(01.03.2024, 00:27)voyageur schrieb: [ -> ]Ambiguïté stratégique , das bedeutet doch das nichts genaues gesagt wird. OK schwer für einen Naturwissenschaftler zu akzeptieren.
Guter Hinweis, das ist natürlich die "Arbeitsweise" der Diplomatie.
Anekdote am Rande: Talleyrand hat einmal gesagt:
Wenn ein Diplomat 'ja' sagt, meint er 'vielleicht', wenn er 'vielleicht' sagt, meint er 'nein' und wenn er 'nein' sagt, ist er kein Diplomat.
Wenn eine Dame 'nein' sagt, meint sie 'vielleicht', wenn sie 'vielleicht' sagt, meint sie 'ja' und wenn sie 'ja' sagt, ist sie keine Dame.
Für mich als Naturwissenschaftler ist diese Ambiguitè tatsächlich schwer zu akzeptieren, denn ich bin gewohnt in klar definierten und damit unzweideutigen Prozessen zu denken. Aber ich lerne gerne dazu und habe natürlich auch noch andere Seiten.

▸ **DATENABSCHNITT**
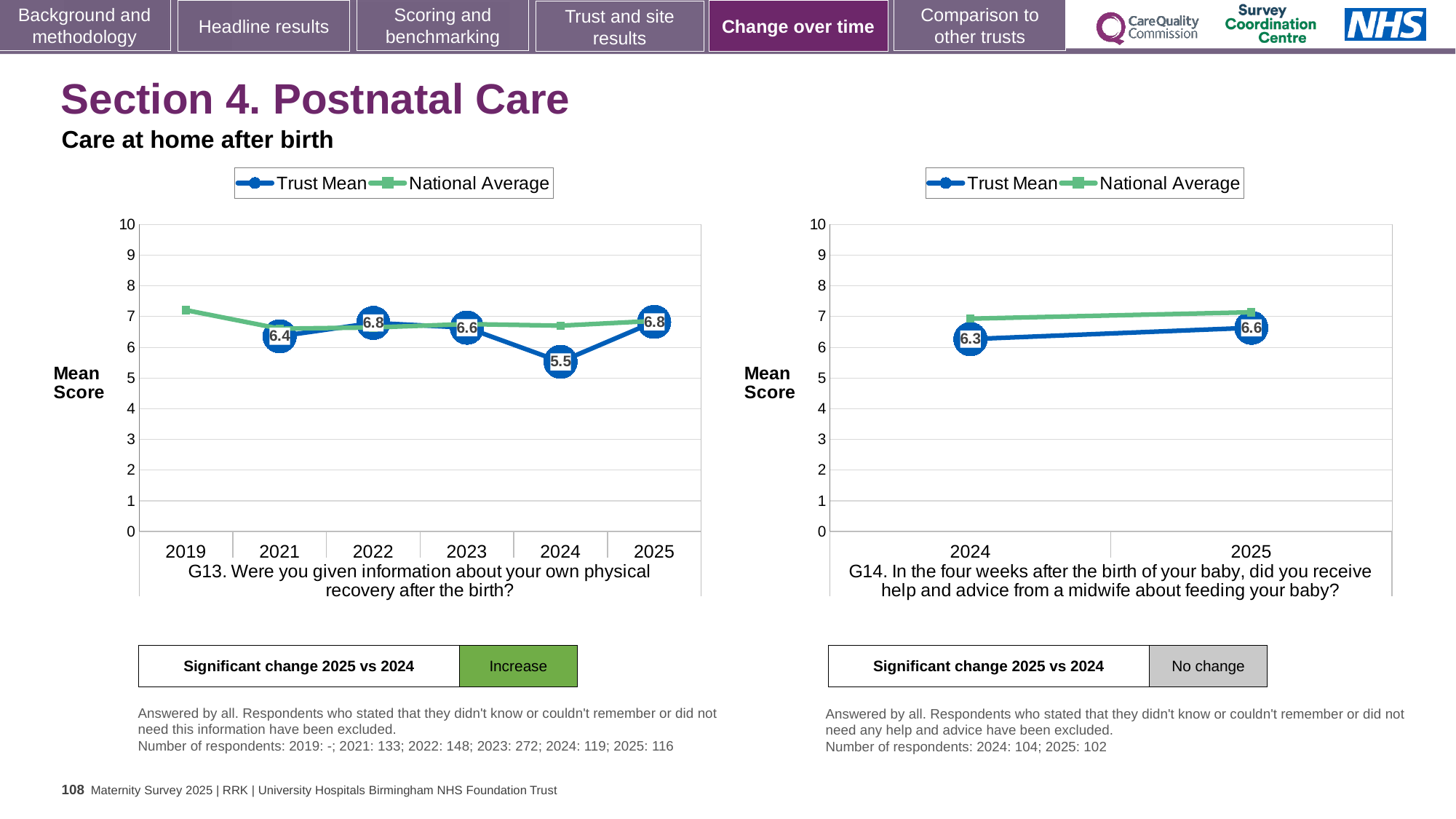
How many years are shown on the x axis of the G13 chart on the left? 6 How many series does the legend of the G14 chart on the right list? 2 What kind of chart is the G14 chart on the right? Line chart What does the 'Significant change 2025 vs 2024' box below the G13 chart on the left say? Increase In the G14 chart on the right, what is the difference between the Trust Mean for 2025 and for 2024? 0.3 In the G13 chart on the left, is the National Average for 2019 greater or less than 7? greater In the G13 chart on the left, what is the Trust Mean for 2024? 5.5 In the G13 chart on the left, is the Trust Mean higher in 2021 or in 2023? 2023 In the G13 chart on the left, what is the difference between the Trust Mean for 2025 and for 2024? 1.3 In the G13 chart on the left, what is the Trust Mean for 2021? 6.4 In the G14 chart on the right, does the Trust Mean rise or fall from 2024 to 2025? Rise In the G13 chart on the left, which year has the lowest Trust Mean? 2024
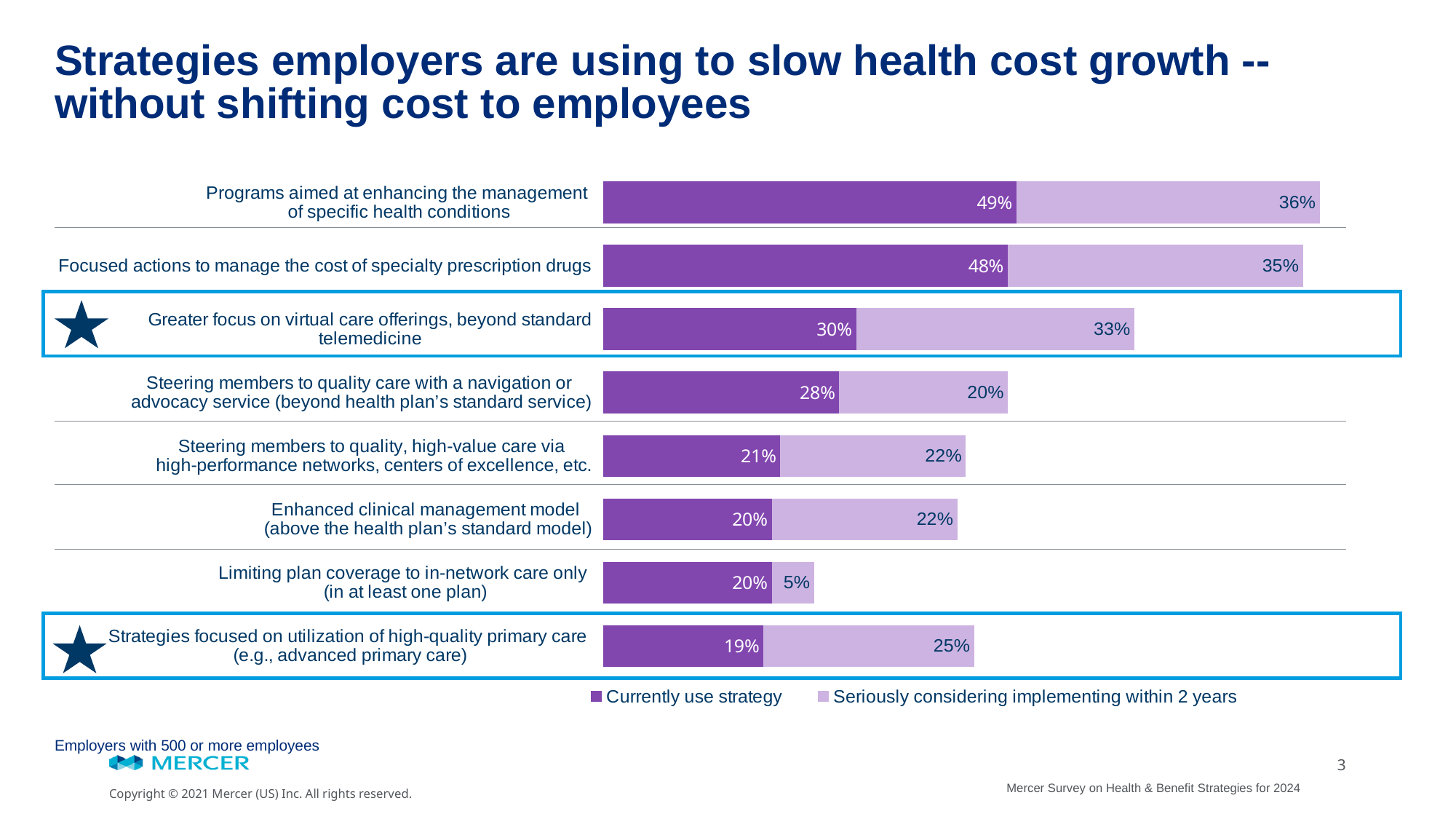
Which strategy has the lowest 'Seriously considering implementing within 2 years' value? Limiting plan coverage to in-network care only (in at least one plan) Which is larger: the 'Currently use strategy' value for steering members to quality care with a navigation or advocacy service, or the 'Currently use strategy' value for enhanced clinical management model? Steering members to quality care with a navigation or advocacy service What is the combined total of the two segments for the 'Limiting plan coverage to in-network care only' bar? 25% What percentage of employers currently use programs aimed at enhancing the management of specific health conditions? 49% What kind of chart is shown on the slide? Stacked bar chart What is the difference between the 'Currently use strategy' values for focused actions to manage the cost of specialty prescription drugs and for greater focus on virtual care offerings? 18% What percentage of employers are seriously considering implementing a greater focus on virtual care offerings, beyond standard telemedicine, within 2 years? 33% How many strategies are listed in the chart? 8 How many series does the legend list? 2 Which strategy has the highest 'Currently use strategy' value? Programs aimed at enhancing the management of specific health conditions What are the two series named in the legend? Currently use strategy; Seriously considering implementing within 2 years What percentage of employers currently use strategies focused on utilization of high-quality primary care? 19%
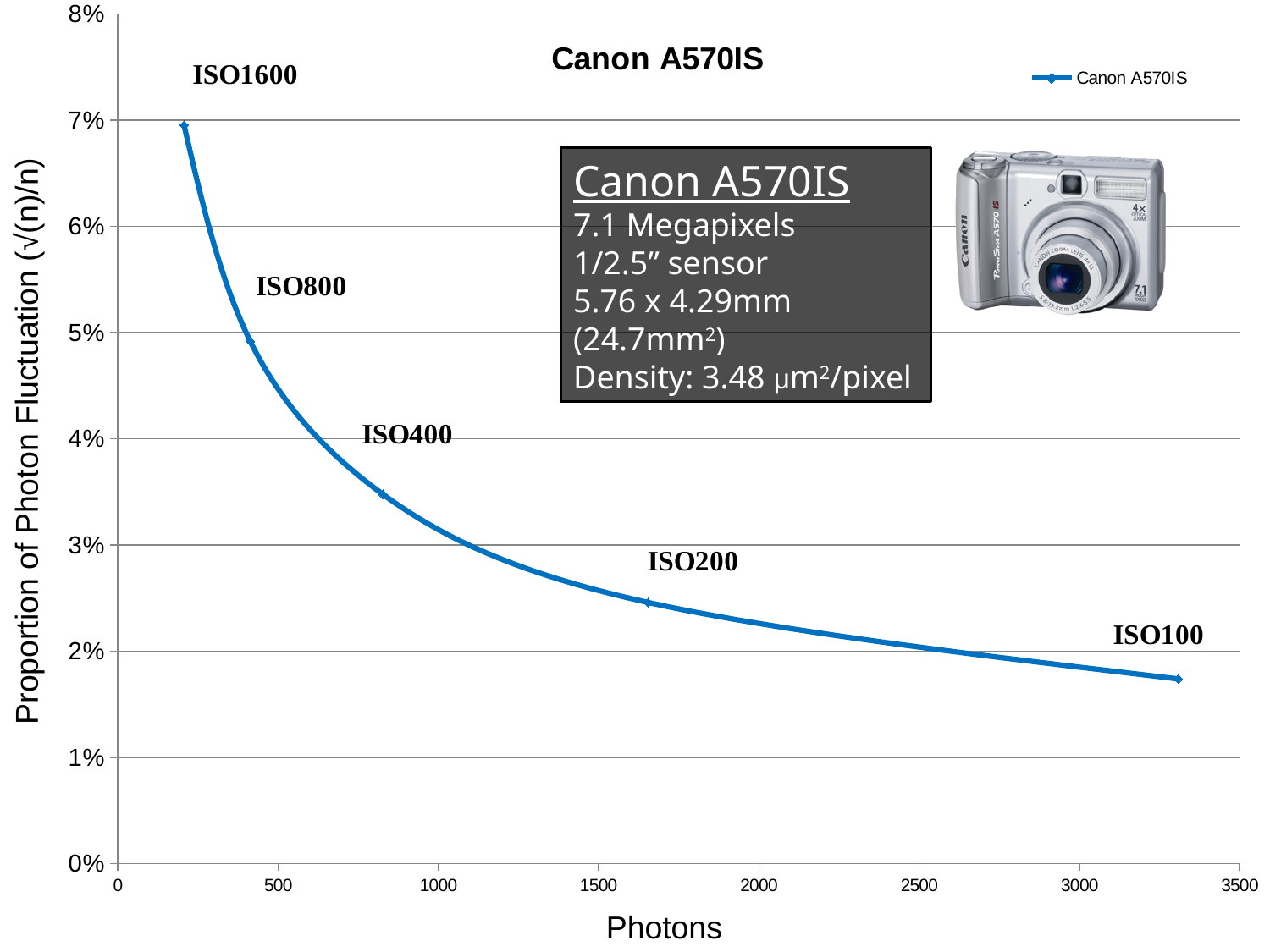
Is the value for ISO1600 greater or less than 6%? greater What kind of chart is shown on the slide? line chart How many labelled ISO data points are plotted on the line? 5 As the number of photons increases along the x axis, does the proportion of photon fluctuation rise or fall? fall Which ISO setting has the lowest proportion of photon fluctuation? ISO100 How many series does the legend list? 1 What is the title of the chart? Canon A570IS Is the value for ISO100 greater or less than 2%? less Is the value for ISO400 greater or less than 4%? less Which ISO setting has the highest proportion of photon fluctuation? ISO1600 Which has a higher proportion of photon fluctuation, ISO400 or ISO200? ISO400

▸ **ARBEITSAUFTRÄGE**
(A) Wem wird im Textauszug über strategische Mehrdeutigkeit das Zitat über Diplomaten und Damen zugeschrieben?
(B) Führe den Textauszug über strategische Mehrdeutigkeit im selben Ton fort.

▸ **LÖSUNGEN**
(A) Talleyrand.

(B)
Zitat:Und es geht darum sich dynamisch an Situationen anpassen zu können. Frankreich ist nicht im krieg mit dem russischen Volk, wird aber wie Europa von Putins Regime angegriffen.
(...)
Wenn ich den Begriff "Krieg" einmal weglasse und dafür "Konflikt" verwende, sind nach meinem Verständnis beide Parteien direkt im Konflikt miteinander, selbst wenn nur eine der beiden Parteien einseitig angreifen würde. Es sei denn man würde diese Angriffe stoisch und unbeantwortet über sich ergehen lassen.
Nach meinem Verständnis reicht es, wenn eine Seite den Konflikt eröffnet. Dadurch tritt sofort die andere Seite nolens volens in den Konflikt ein. Das gilt für den Rüpel auf dem Schulhof, der einen Mitschüler anrempelt genau so wie für souveräne Staaten und Bündnisse.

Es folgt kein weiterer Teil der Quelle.